= Lost Son (novel) =

Lost Son is a novel by M. Allen Cunningham, published in May 2007 by Unbridled Books. It is about Rainer Maria Rilke (1875–1926), the famous poet of the Duino Elegies and author of Letters to a Young Poet.

Lost Son spans Western Europe from 1875 to 1917, depicting Rilke's life from birth to age 42. The poet is shown as child, lover, husband, father, protégé, misfit soldier, and lifelong wanderer. The novel explores Rilke's relationships with his parents, his wife Clara Westhoff and their daughter Ruth, the painter Paula Modersohn-Becker, the French sculptor Auguste Rodin, and Lou Andreas-Salomé.

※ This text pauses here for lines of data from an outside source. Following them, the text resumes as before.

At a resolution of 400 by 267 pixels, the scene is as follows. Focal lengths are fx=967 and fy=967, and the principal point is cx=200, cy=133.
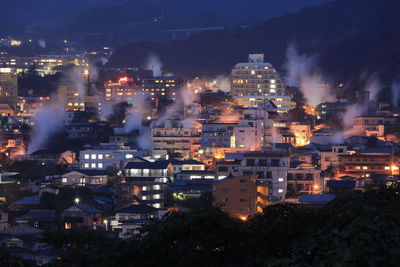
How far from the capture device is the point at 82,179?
27766mm

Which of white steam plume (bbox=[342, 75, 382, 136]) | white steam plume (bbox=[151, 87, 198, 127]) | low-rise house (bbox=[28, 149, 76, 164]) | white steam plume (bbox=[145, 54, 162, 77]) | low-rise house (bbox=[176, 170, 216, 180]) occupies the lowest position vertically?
low-rise house (bbox=[176, 170, 216, 180])

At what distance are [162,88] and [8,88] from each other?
7.82m

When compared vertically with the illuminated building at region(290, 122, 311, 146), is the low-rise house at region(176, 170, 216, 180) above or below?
below

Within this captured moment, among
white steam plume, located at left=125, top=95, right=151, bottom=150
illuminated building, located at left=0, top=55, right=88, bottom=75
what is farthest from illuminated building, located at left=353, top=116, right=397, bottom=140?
illuminated building, located at left=0, top=55, right=88, bottom=75

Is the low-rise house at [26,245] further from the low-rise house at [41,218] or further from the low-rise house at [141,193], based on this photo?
the low-rise house at [141,193]

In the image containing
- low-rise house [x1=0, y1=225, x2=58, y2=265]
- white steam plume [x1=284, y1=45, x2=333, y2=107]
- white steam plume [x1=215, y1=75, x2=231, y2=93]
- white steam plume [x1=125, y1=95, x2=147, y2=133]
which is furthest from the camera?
white steam plume [x1=215, y1=75, x2=231, y2=93]

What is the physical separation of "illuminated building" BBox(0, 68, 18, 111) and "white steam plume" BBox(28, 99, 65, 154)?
101 inches

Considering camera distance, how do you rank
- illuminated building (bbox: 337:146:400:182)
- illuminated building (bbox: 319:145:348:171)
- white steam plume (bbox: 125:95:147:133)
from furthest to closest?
1. white steam plume (bbox: 125:95:147:133)
2. illuminated building (bbox: 319:145:348:171)
3. illuminated building (bbox: 337:146:400:182)

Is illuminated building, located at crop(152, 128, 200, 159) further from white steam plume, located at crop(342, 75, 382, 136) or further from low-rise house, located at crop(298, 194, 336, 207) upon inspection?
low-rise house, located at crop(298, 194, 336, 207)

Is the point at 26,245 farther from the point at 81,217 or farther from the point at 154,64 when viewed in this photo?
the point at 154,64

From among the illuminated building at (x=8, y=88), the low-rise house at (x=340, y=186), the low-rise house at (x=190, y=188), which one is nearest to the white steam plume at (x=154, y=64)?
the illuminated building at (x=8, y=88)

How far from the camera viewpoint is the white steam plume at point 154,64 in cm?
6888

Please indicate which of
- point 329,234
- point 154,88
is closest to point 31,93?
point 154,88

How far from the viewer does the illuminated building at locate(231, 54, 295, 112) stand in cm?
4725
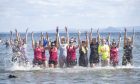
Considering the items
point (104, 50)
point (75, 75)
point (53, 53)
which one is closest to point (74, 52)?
A: point (53, 53)

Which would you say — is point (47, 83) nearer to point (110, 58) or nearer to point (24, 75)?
point (24, 75)

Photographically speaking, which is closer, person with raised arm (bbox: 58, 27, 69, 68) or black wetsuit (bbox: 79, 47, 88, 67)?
person with raised arm (bbox: 58, 27, 69, 68)

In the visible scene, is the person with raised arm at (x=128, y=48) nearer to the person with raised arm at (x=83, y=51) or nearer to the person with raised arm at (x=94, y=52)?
the person with raised arm at (x=94, y=52)

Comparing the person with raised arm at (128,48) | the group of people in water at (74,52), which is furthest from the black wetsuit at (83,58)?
the person with raised arm at (128,48)

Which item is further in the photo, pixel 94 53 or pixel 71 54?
pixel 94 53

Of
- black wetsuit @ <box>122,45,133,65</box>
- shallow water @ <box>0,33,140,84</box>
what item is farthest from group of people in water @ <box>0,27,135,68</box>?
shallow water @ <box>0,33,140,84</box>

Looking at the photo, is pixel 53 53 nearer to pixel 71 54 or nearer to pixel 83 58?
pixel 71 54

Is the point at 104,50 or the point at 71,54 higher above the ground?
the point at 104,50

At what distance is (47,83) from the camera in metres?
21.7

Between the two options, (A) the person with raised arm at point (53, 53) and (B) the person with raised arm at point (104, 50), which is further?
(B) the person with raised arm at point (104, 50)

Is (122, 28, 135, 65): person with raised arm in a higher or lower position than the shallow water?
higher

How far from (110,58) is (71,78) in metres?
3.56

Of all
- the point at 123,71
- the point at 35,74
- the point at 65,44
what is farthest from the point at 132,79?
the point at 35,74

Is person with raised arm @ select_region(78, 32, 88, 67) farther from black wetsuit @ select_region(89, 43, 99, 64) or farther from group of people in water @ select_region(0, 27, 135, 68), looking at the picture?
black wetsuit @ select_region(89, 43, 99, 64)
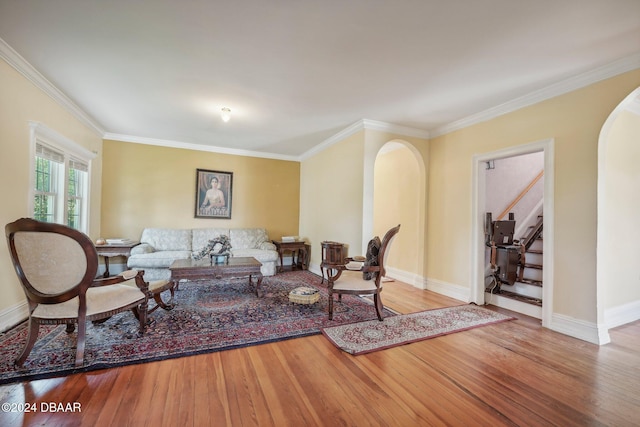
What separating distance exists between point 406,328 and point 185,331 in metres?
2.26

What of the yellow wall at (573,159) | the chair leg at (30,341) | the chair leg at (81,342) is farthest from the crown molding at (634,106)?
the chair leg at (30,341)

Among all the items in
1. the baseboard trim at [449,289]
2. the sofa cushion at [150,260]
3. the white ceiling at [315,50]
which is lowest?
the baseboard trim at [449,289]

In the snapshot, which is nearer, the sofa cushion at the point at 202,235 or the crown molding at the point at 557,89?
the crown molding at the point at 557,89

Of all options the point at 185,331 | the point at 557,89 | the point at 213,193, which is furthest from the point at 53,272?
the point at 557,89

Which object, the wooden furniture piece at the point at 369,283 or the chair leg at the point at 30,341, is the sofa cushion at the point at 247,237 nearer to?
the wooden furniture piece at the point at 369,283

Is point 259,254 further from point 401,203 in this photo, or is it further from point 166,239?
point 401,203

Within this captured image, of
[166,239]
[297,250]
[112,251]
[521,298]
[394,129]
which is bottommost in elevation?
[521,298]

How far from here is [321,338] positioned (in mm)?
2557

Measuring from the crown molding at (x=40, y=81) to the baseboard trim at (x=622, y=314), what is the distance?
6625 millimetres

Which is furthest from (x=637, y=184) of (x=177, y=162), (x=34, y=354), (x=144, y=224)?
(x=144, y=224)

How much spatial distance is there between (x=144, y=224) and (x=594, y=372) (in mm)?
6648

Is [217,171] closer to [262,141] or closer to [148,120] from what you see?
[262,141]

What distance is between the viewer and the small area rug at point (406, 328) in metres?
2.43

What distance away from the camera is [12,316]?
2.66 m
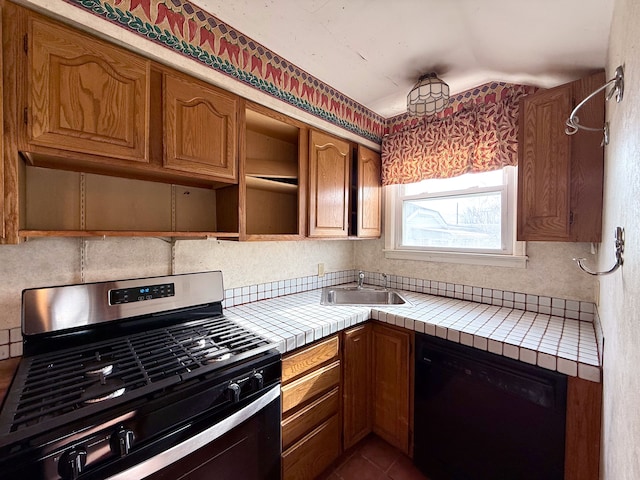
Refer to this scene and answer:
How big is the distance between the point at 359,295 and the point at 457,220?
99cm

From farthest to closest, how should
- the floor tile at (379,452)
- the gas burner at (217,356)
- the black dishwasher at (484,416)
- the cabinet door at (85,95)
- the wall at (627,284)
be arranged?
the floor tile at (379,452) < the black dishwasher at (484,416) < the gas burner at (217,356) < the cabinet door at (85,95) < the wall at (627,284)

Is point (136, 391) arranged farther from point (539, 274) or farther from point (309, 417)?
point (539, 274)

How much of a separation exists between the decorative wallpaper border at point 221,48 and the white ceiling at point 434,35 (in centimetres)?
6

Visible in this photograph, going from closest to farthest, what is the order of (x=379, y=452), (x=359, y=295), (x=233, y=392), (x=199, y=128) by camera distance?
(x=233, y=392)
(x=199, y=128)
(x=379, y=452)
(x=359, y=295)

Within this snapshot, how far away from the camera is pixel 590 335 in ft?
4.42

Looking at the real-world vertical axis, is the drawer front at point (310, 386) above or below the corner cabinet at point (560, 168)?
below

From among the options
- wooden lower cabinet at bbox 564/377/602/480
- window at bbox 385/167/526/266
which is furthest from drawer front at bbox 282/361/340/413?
window at bbox 385/167/526/266

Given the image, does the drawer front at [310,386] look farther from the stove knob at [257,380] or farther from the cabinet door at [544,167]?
the cabinet door at [544,167]

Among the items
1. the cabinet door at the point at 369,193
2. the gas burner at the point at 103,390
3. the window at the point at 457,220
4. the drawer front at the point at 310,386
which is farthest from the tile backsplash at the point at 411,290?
the drawer front at the point at 310,386

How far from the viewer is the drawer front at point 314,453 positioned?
136 centimetres

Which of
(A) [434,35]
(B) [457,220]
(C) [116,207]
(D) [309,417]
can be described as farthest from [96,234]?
(B) [457,220]

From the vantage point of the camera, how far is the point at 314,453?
→ 1476mm

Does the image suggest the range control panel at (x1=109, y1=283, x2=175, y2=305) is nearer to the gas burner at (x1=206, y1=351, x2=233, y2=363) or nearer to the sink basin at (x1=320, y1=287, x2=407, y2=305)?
the gas burner at (x1=206, y1=351, x2=233, y2=363)

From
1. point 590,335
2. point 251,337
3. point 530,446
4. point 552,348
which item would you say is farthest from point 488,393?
point 251,337
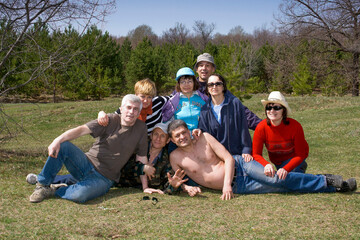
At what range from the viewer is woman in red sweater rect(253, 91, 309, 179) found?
16.0 ft

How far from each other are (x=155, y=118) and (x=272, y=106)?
67.4 inches

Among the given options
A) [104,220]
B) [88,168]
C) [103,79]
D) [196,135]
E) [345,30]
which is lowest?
[104,220]

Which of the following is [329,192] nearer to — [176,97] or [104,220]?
[176,97]

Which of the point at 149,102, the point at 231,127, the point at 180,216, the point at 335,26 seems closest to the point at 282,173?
the point at 231,127

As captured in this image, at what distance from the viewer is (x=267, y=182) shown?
473 cm

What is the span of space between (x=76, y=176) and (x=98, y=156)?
14.8 inches

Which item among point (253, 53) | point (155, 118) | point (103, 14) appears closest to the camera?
point (155, 118)

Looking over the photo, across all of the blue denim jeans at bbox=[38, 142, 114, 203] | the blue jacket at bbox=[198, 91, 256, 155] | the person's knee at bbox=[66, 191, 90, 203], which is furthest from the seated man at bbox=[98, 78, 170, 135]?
the person's knee at bbox=[66, 191, 90, 203]

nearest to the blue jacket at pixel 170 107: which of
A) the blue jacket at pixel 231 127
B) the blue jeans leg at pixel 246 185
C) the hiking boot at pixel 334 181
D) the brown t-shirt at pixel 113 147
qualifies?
the blue jacket at pixel 231 127

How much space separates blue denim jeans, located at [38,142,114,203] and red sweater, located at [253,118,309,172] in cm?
208

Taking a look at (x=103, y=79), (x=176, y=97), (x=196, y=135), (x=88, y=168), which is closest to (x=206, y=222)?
(x=196, y=135)

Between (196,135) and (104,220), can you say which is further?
(196,135)

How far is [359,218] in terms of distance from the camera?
378 centimetres

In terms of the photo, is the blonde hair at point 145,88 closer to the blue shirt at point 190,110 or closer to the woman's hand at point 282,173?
the blue shirt at point 190,110
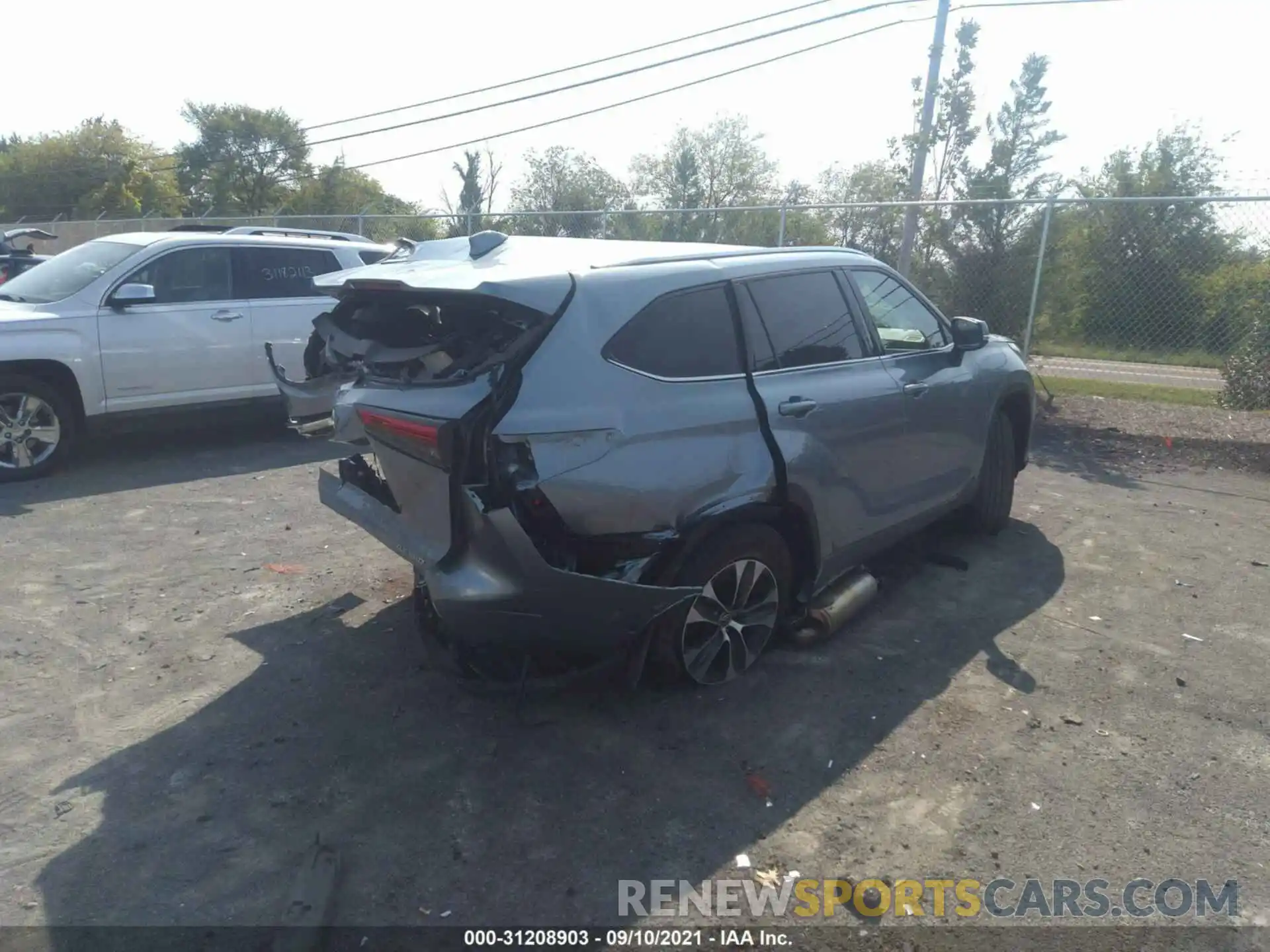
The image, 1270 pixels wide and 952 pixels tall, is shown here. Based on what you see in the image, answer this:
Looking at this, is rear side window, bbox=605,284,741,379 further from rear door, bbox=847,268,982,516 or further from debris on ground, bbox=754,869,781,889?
debris on ground, bbox=754,869,781,889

Reviews of Lost Son were mixed. Publishers Weekly praised Cunningham's talent, but concluded that "unwelcome shifts into second-person and passages rife with adjective abuse mar this ambitious undertaking". Writing for January Magazine, Cherie Thiessen called the book "hugely ambitious" but noted that "meticulously reflecting the thoughts, the anguish, the reflections and insights of a gifted and introspective poet can become tedious". Vernon Peterson of The Oregonian compared the book favorably to Cunningham's debut novel The Green Age of Asher Witherow, writing that Cunningham "has achieved a mature style and authentic voice in Lost Son".